WHAT THIS TASK INVOLVES
Reproduce the data verbatim, from the line that contains "Which do you" through the end of the data, inclusive. Leave any pictures out of your answer.

RECORDED DATA
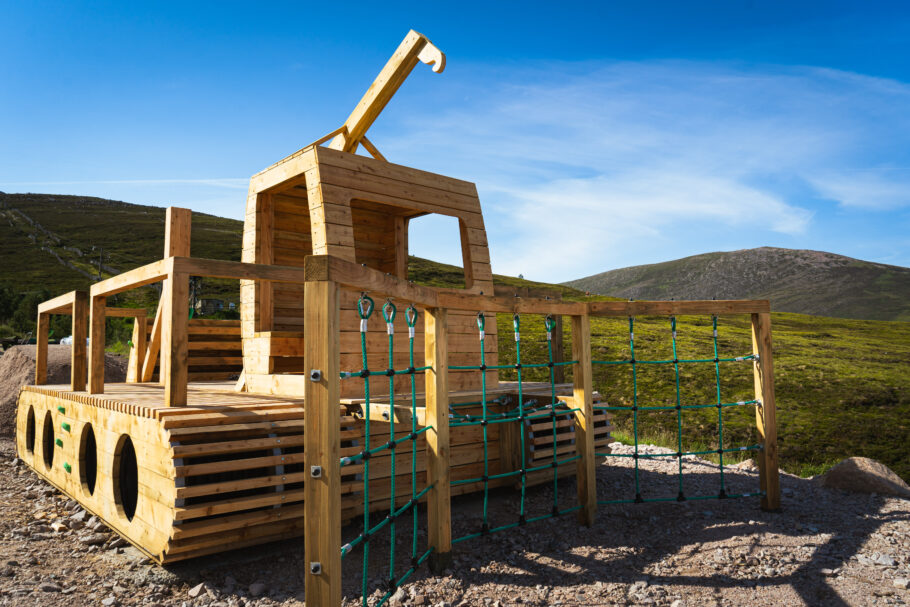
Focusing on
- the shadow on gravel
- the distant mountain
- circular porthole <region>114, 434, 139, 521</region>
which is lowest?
the shadow on gravel

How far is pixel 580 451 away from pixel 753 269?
162614mm

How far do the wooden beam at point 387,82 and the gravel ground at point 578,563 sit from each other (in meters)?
4.25

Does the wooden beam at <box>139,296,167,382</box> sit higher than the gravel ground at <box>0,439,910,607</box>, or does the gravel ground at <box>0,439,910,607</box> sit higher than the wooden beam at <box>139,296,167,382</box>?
the wooden beam at <box>139,296,167,382</box>

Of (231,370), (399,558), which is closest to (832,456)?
(399,558)

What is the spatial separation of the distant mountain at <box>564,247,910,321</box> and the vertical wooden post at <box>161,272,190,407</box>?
386 ft

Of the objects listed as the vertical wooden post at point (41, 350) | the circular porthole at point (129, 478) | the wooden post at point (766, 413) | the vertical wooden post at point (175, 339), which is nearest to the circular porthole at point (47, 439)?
the vertical wooden post at point (41, 350)

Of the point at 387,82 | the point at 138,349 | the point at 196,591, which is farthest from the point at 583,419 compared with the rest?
the point at 138,349

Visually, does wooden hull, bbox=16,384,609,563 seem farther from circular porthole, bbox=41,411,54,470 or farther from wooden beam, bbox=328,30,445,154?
wooden beam, bbox=328,30,445,154

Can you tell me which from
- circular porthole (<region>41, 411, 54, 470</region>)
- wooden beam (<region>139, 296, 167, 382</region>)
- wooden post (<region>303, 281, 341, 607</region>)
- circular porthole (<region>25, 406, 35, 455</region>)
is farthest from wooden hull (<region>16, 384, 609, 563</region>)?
circular porthole (<region>25, 406, 35, 455</region>)

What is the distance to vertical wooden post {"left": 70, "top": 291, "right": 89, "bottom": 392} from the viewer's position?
629cm

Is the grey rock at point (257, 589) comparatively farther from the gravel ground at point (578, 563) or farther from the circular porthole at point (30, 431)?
the circular porthole at point (30, 431)

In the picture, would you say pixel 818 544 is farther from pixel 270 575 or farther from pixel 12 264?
pixel 12 264

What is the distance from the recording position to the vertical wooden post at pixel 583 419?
563cm

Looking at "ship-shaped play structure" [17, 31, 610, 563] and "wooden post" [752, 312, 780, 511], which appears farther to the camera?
"wooden post" [752, 312, 780, 511]
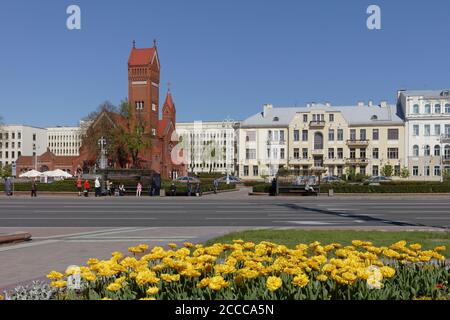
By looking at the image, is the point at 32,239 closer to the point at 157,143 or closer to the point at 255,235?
the point at 255,235

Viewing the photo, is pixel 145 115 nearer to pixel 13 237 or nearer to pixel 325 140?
pixel 325 140

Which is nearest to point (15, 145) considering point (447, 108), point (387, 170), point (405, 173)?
point (387, 170)

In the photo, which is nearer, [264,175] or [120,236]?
[120,236]

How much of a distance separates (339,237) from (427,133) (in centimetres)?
7724

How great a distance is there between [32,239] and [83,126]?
7012 centimetres

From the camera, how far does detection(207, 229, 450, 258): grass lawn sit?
446 inches

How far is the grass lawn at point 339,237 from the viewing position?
1132 cm

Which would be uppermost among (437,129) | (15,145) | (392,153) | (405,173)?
(15,145)

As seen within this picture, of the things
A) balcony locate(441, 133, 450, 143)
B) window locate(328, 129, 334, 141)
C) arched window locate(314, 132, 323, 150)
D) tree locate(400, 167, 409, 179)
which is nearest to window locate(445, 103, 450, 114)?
balcony locate(441, 133, 450, 143)

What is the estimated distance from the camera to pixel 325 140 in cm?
8681

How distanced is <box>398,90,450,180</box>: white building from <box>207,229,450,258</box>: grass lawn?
73.5 m
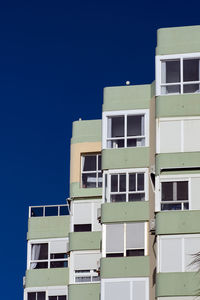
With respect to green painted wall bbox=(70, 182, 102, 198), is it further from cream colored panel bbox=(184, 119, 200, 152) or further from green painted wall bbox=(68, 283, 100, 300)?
cream colored panel bbox=(184, 119, 200, 152)

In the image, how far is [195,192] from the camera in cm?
4081

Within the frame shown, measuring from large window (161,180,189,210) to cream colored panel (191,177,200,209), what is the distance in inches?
9.3

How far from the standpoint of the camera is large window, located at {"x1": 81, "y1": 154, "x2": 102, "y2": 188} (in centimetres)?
4878

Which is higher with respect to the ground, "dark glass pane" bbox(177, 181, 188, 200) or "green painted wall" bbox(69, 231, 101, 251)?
"dark glass pane" bbox(177, 181, 188, 200)

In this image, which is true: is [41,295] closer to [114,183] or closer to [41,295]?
[41,295]

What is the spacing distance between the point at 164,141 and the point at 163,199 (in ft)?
7.25

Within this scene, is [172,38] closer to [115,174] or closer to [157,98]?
[157,98]

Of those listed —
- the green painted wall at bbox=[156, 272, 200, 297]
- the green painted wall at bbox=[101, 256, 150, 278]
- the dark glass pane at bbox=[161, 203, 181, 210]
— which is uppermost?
the dark glass pane at bbox=[161, 203, 181, 210]

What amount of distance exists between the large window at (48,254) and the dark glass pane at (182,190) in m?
10.8

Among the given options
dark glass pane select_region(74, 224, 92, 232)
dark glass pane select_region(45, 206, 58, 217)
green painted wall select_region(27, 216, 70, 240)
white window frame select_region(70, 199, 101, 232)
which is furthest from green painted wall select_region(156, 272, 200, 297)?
dark glass pane select_region(45, 206, 58, 217)

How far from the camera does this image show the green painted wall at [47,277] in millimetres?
50156

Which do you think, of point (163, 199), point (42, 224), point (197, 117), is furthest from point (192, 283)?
point (42, 224)

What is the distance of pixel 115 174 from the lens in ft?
145

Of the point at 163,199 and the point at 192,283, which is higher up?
the point at 163,199
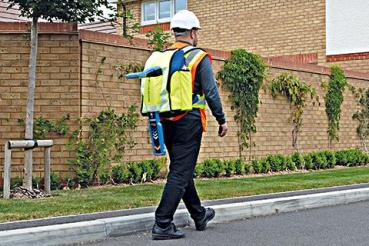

TASK RESPONSE
Which do you think, of point (163, 199), point (42, 224), point (197, 117), is furthest from point (192, 283)?
point (42, 224)

What is the distance of pixel 115 174 from the lens in ft?
145

Of the point at 163,199 and the point at 192,283, which is higher up?
the point at 163,199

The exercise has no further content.